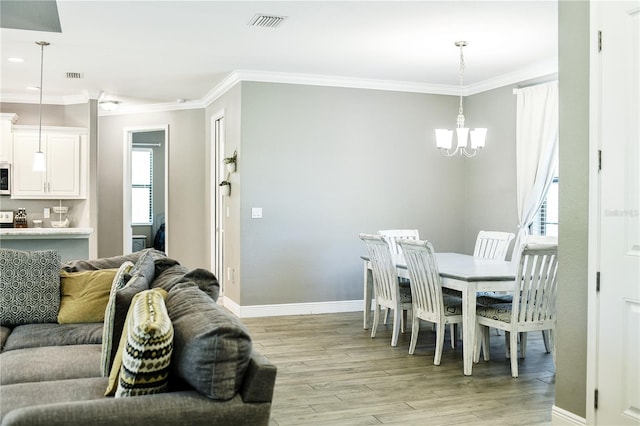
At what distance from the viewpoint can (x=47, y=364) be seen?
2.74 metres

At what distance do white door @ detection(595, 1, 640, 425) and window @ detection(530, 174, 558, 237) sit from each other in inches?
130

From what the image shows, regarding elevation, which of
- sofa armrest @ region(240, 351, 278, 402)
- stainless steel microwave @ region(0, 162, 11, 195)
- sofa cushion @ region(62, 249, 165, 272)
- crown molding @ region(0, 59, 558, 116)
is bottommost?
sofa armrest @ region(240, 351, 278, 402)

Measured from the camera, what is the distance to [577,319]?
3.14m

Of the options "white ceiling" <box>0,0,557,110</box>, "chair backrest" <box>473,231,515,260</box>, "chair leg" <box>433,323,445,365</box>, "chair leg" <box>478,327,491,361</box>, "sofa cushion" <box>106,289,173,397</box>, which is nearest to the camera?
"sofa cushion" <box>106,289,173,397</box>

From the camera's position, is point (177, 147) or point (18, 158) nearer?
point (18, 158)

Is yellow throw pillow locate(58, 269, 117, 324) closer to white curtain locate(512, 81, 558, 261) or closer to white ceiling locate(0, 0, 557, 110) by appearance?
white ceiling locate(0, 0, 557, 110)

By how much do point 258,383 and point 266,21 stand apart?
3.43 m

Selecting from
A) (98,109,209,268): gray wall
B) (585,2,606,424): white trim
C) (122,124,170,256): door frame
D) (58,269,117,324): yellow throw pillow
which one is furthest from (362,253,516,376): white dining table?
(122,124,170,256): door frame

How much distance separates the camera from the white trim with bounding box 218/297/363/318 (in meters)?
6.54

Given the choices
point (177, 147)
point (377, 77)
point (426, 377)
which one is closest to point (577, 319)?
point (426, 377)

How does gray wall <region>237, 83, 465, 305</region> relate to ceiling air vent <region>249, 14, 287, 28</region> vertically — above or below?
below

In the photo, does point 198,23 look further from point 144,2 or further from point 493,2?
point 493,2

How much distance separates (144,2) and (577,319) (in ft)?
11.5

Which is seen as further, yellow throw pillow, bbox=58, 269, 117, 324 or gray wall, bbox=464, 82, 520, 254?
gray wall, bbox=464, 82, 520, 254
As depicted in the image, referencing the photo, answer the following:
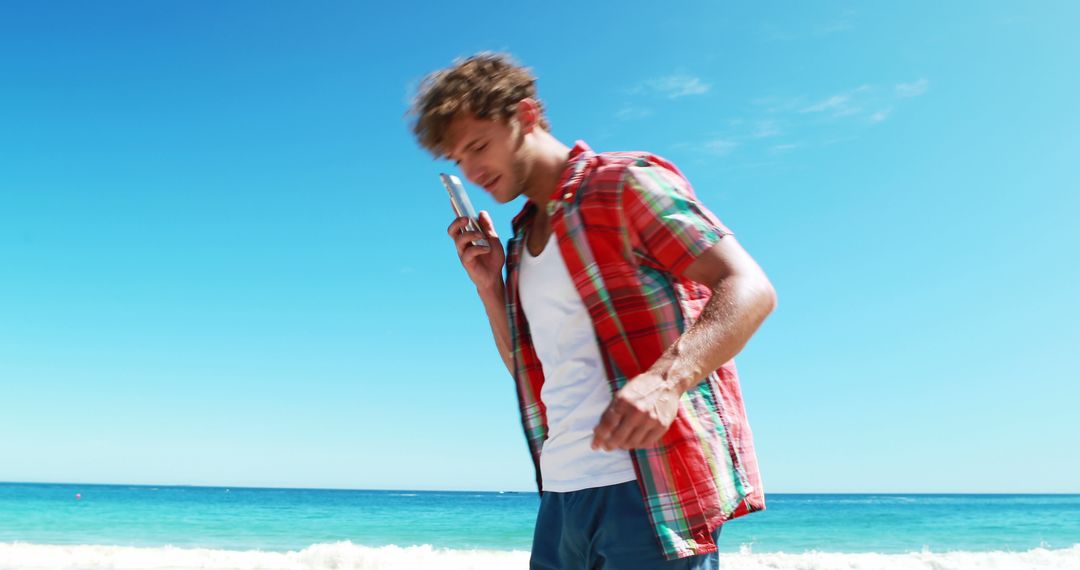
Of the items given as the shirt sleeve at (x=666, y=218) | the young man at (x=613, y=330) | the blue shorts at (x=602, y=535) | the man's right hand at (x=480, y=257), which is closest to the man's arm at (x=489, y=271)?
the man's right hand at (x=480, y=257)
::::::::::
■ **WHAT THIS TASK INVOLVES**:
Can you update the material above by replacing every "yellow throw pillow" with "mustard cushion" and keeping everything else the same? Leave the pictures out of your version.

■ **ANSWER TO THE EXERCISE**:
At what distance from the viewpoint can (x=47, y=364) be seen?
2.74 metres

At what distance do white door @ detection(595, 1, 640, 425) and window @ detection(530, 174, 558, 237) sit from each other in inches?
130

From what the image shows, regarding elevation, which of
- sofa armrest @ region(240, 351, 278, 402)
- stainless steel microwave @ region(0, 162, 11, 195)
- sofa cushion @ region(62, 249, 165, 272)
- crown molding @ region(0, 59, 558, 116)
is bottommost?
sofa armrest @ region(240, 351, 278, 402)

Measured from the camera, what is the distance to [577,319]?
3.14m

Of the options "white ceiling" <box>0,0,557,110</box>, "chair backrest" <box>473,231,515,260</box>, "chair leg" <box>433,323,445,365</box>, "chair leg" <box>478,327,491,361</box>, "sofa cushion" <box>106,289,173,397</box>, which is nearest to the camera?
"sofa cushion" <box>106,289,173,397</box>

From the camera's position, is point (177, 147) or point (18, 158) nearer?
point (18, 158)

Is mustard cushion locate(58, 269, 117, 324) closer to white curtain locate(512, 81, 558, 261) or closer to white ceiling locate(0, 0, 557, 110) by appearance?
white ceiling locate(0, 0, 557, 110)

By how much do point 258,383 and point 266,21 stand apart?
3.43 m

Selecting from
A) (98,109,209,268): gray wall
B) (585,2,606,424): white trim
C) (122,124,170,256): door frame
D) (58,269,117,324): mustard cushion
which one is furthest from (362,253,516,376): white dining table?
(122,124,170,256): door frame

How much distance separates the camera from the white trim with bounding box 218/297/363/318 (in meters)?
6.54

Given the choices
point (177, 147)
point (377, 77)
point (426, 377)
which one is closest to point (577, 319)?
point (426, 377)

How does gray wall <region>237, 83, 465, 305</region> relate to ceiling air vent <region>249, 14, 287, 28</region> vertically — above or below?
below

In the photo, does point 198,23 look further from point 144,2 or further from point 493,2?
point 493,2

How much distance separates (144,2) and (577,319) (in ft)?
11.5

Which is seen as further, mustard cushion, bbox=58, 269, 117, 324 or gray wall, bbox=464, 82, 520, 254?
gray wall, bbox=464, 82, 520, 254
As depicted in the image, referencing the photo, answer the following:
Of the items given as the shirt sleeve at (x=666, y=218) | the young man at (x=613, y=330) | the blue shorts at (x=602, y=535) | the man's right hand at (x=480, y=257), which is closest to the man's arm at (x=489, y=271)?
the man's right hand at (x=480, y=257)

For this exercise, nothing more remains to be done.